Fig. 4.. Intestinally derived iILC2s migrate and provide protection to the lung in a S1P-dependent manner.

(A) S1P receptor expression by the indicated cell populations was assessed by real-time polymerase chain reaction. Intestinal ILC2s and ILC3s and MLN CD4 T cells were obtained from naïve mice, whereas iILC2s in the lung or MLNs were from IL-25–treated mice. (B) Immunofluorescence staining of ilea from mice that were untreated, treated with IL-25, or treated with IL-25 plus FTY720 for 3 days. (C) Quantification of Ki-67⁺ ILC2s in (B). (D) B6 mice were treated with IL-25 or with IL-25 plus FTY720 i.p. for 3 days, and the iILC2s in indicated tissues were analyzed by flow cytometry. (E) Worm burden on day 14 in the small intestine of the mice infected with ~300 N. brasiliensis L3. IL-25 treatment was given every other day in the third group.
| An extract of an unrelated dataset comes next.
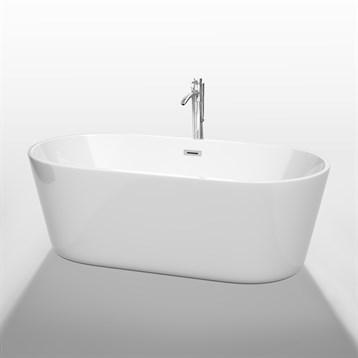 """Carissa 67"""" Soaking Bathtub by Wyndham Collection, White WC-BT1012-67 by Wyndham Collection®"""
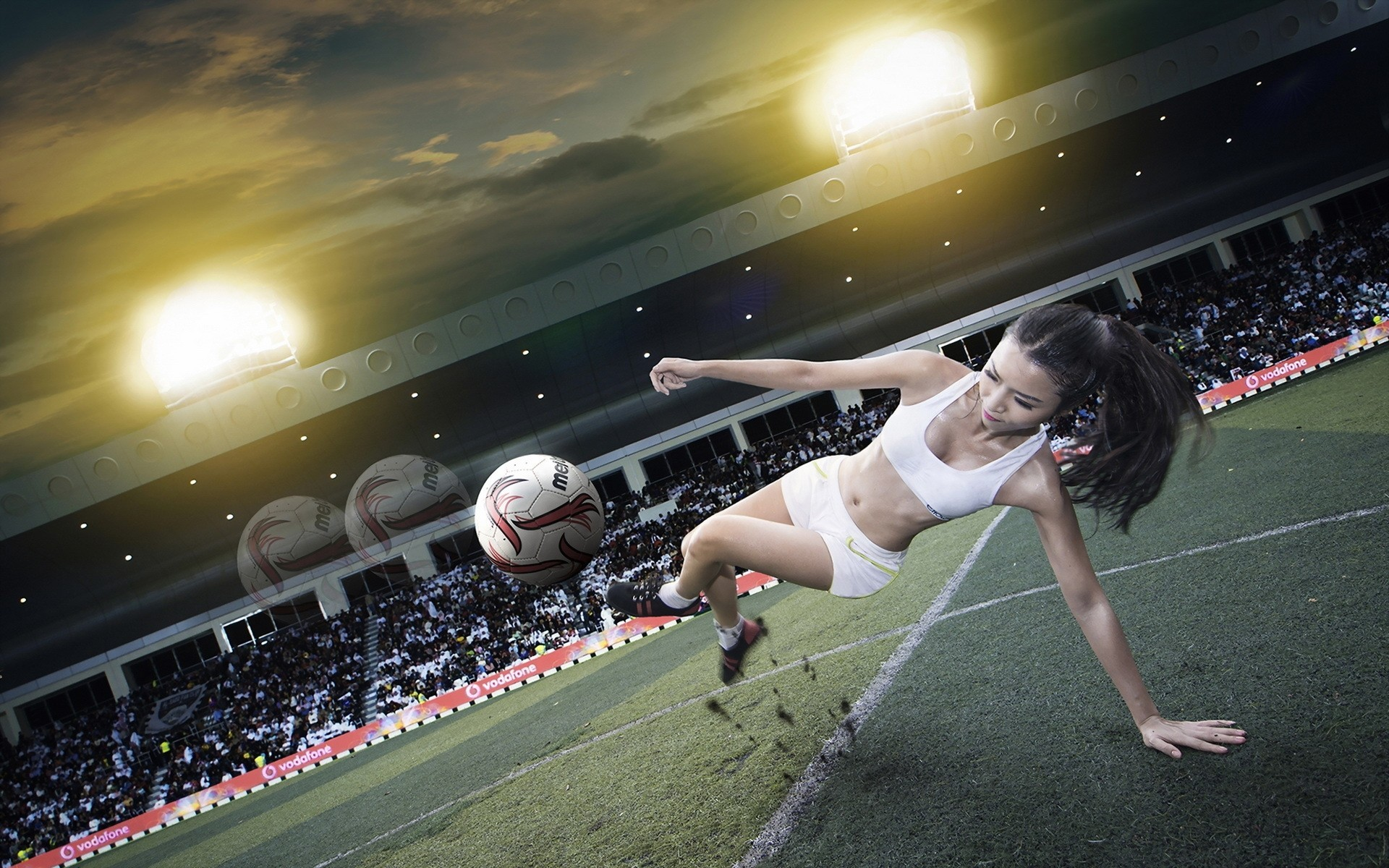 football girl by katherine brush Leaders of the pack england women's cricket, football and rugby stars are hoping to inspire our girls — as bowler katherine brunt says 'bullies.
UD, undetected. (F) Rag1^−/− mice were inoculated with ~500 N. brasiliensis L3 (Nb), and FTY720 treatment started on day 3 and continued daily until day 10, in two groups. In the transfer group, ~3 × 10⁶ iILC2s sorted from IL-25–treated mice were transferred intravenously into each animal on the same day as worm inoculation. Death and survival were monitored until day 13, and the difference between two groups was determined by the log-rank (Mantel-Cox) test. (G) Histology of lung sections from Rag1^−/− mice inoculated with ~300 N. brasiliensis L3. Arrows, worm larvae; asterisk, tissue destruction. (H) Amphiregulin mRNA levels in nILC2s and iILC2s, which were sorted from lungs on day 5 postinoculation with N. brasiliensis. Means ± SEM; n =3 in (A), (D), (E), and (H) and 4 to 6 in (C). *P ≤ 0.05; **P ≤ 0.01; ***P ≤ 0.001; unpaired two-tailed t test. Data in (A), (D), and (E) are representative of three experiments; data in (F) are the summary of two experiments (n = 10). Images are representative of three sections from two mice of each group in (B) and (G).